"When I wrote you, Mr. Marston, and allowed you to come here to see the invention, I considered it equivalent to a pledge not to allow anyone else to see what might become your property, and would be valueless to you if it were not protected," said Mr. Grey, quietly.

Rob waited to hear no more. She ran from the room, and caught Wythie and Kiku in a comprehensive embrace, meeting them as they came, one in the other's arms, across the hall.

"It's all right, it's all right, Oswyth, saint and martyr!" she cried, whirling Wythie around, and sending Kiku leaping, panic-stricken by her onslaught, to the top of the portière at the door. "He says he's thoroughly convinced of the value of the patent, and he asks Patergrey to keep it for him till he can consult with his partner as to the offer they mean to make for it. Oh, I knew, I knew all along it was coming right, but now it has come right, I'm ready to die of joy."
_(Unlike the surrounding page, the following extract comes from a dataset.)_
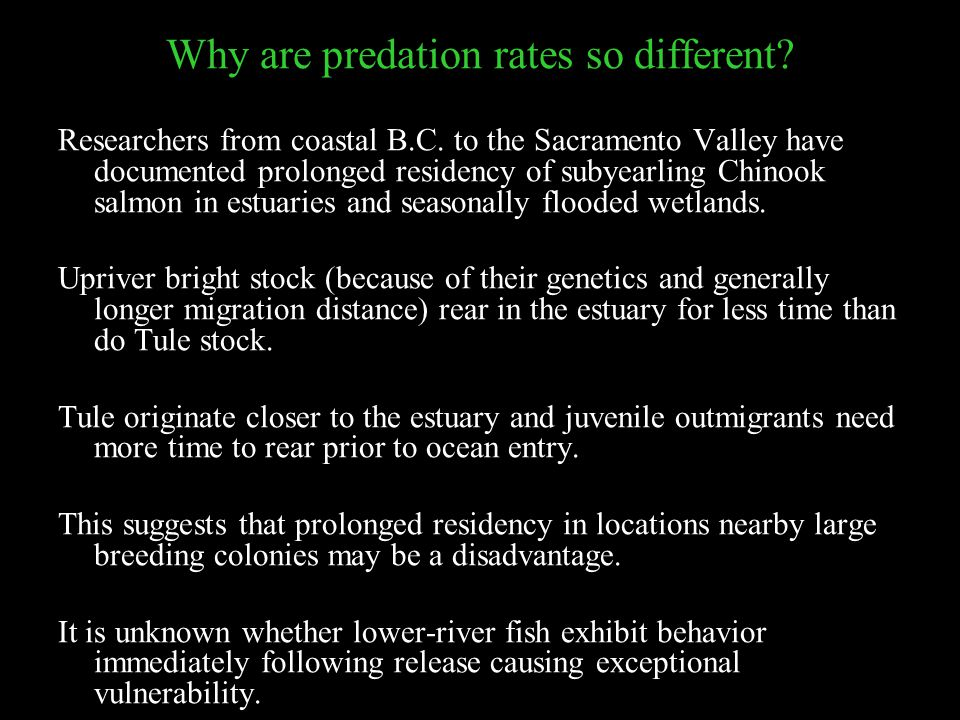Why are predation rates so different? Researchers from coastal B.C. to the Sacramento Valley have documented prolonged residency of subyearling Chinoo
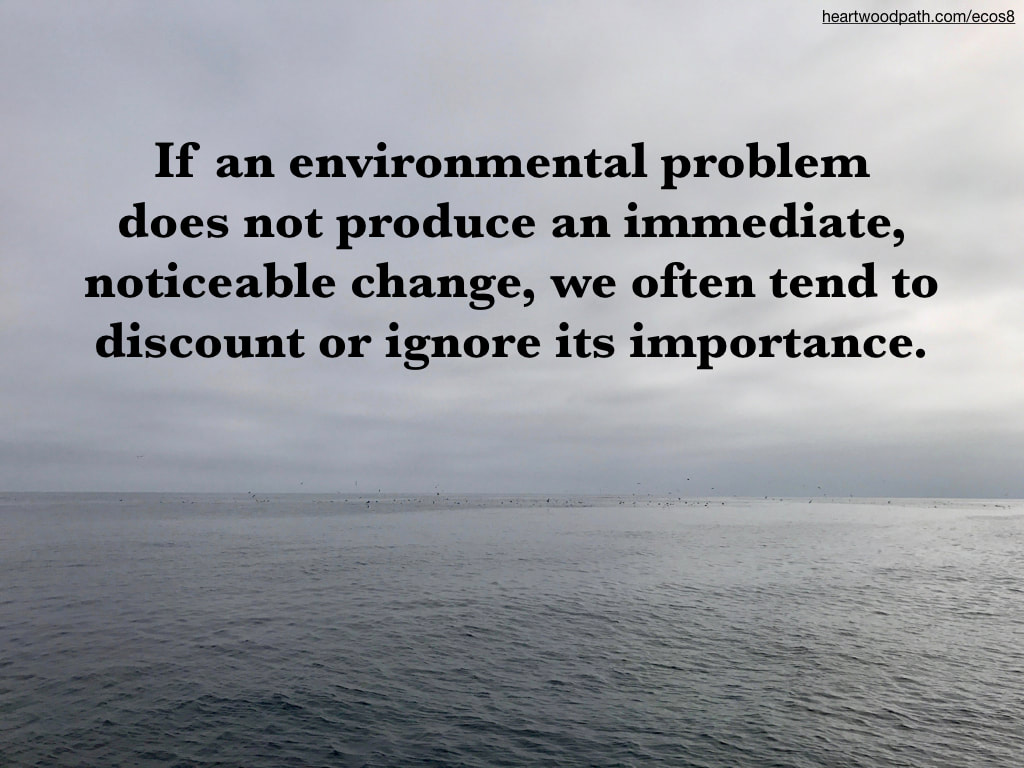 Picture birds feeding ocean quote If an environmental problem does not produce an immediate, noticeable change, we often tend to discount or ignore its importance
Wythie turned so white that Rob held her closer for another reason, fearing she was going to faint. "We must find Mardy," was all Wythie said, but her smile was so beatific that Rob was more than satisfied.

When Mr. Grey came back from the station, where he had been to speed his guest, he found his household waiting him, half delirious with joy.

"It's all right now, isn't it, Patergrey?" cried Rob. "There's no danger in our being as glad as we please, is there? It's sure and sure that the invention will go, isn't it? That man settled it, didn't he?"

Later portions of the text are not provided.